- [EXERCISE BRIEF]: Please repeat, exactly as written, the line containing "phylum: Chordata" and every line after it through the end of the records below.

Dataset entries:
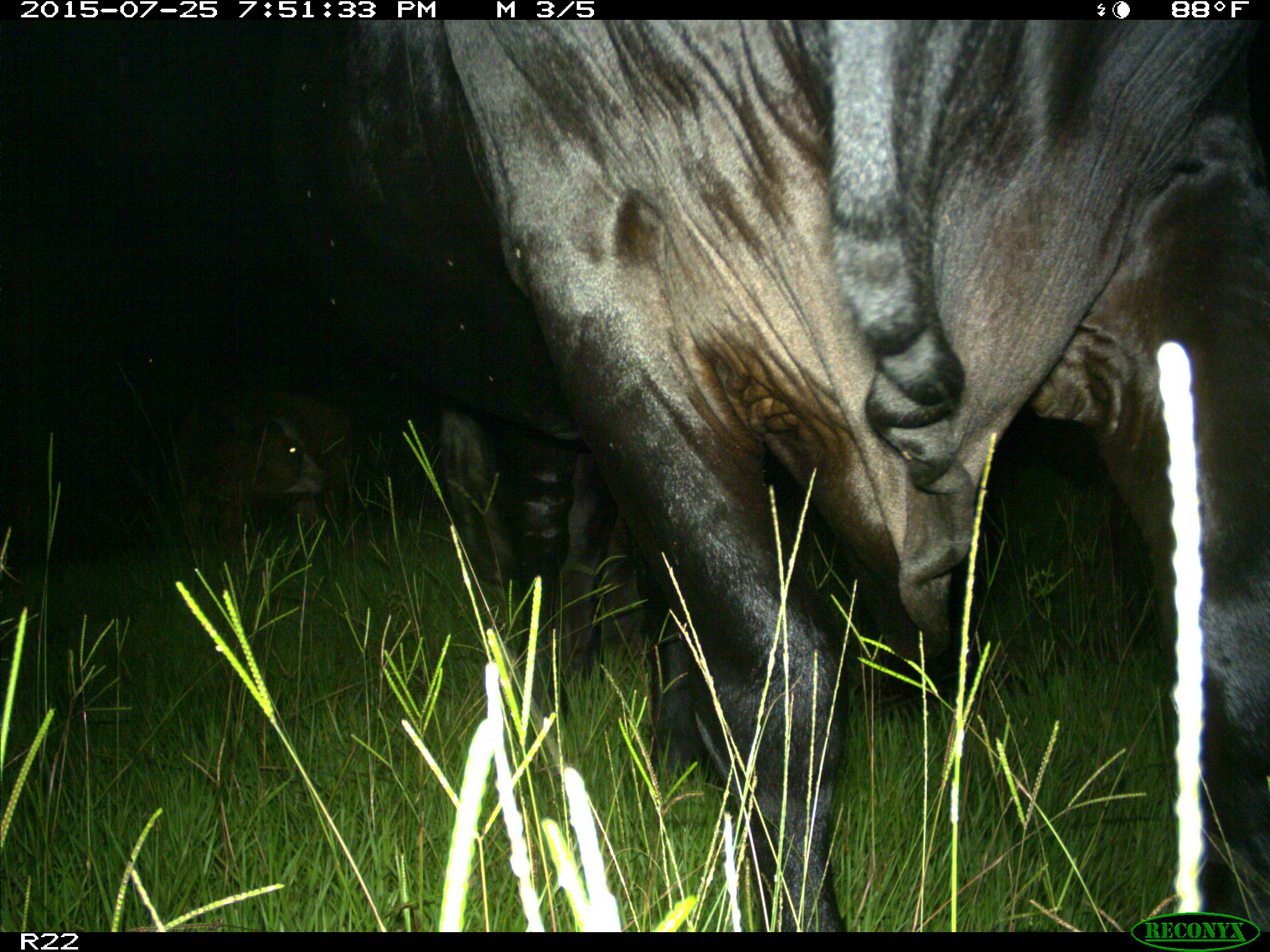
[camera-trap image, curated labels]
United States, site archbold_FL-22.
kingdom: Animalia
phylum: Chordata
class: Mammalia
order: Artiodactyla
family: Bovidae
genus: Bos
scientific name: Bos taurus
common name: domestic cow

- [THE COMPLETED TASK]:
phylum: Chordata
class: Mammalia
order: Artiodactyla
family: Bovidae
genus: Bos
scientific name: Bos taurus
common name: domestic cow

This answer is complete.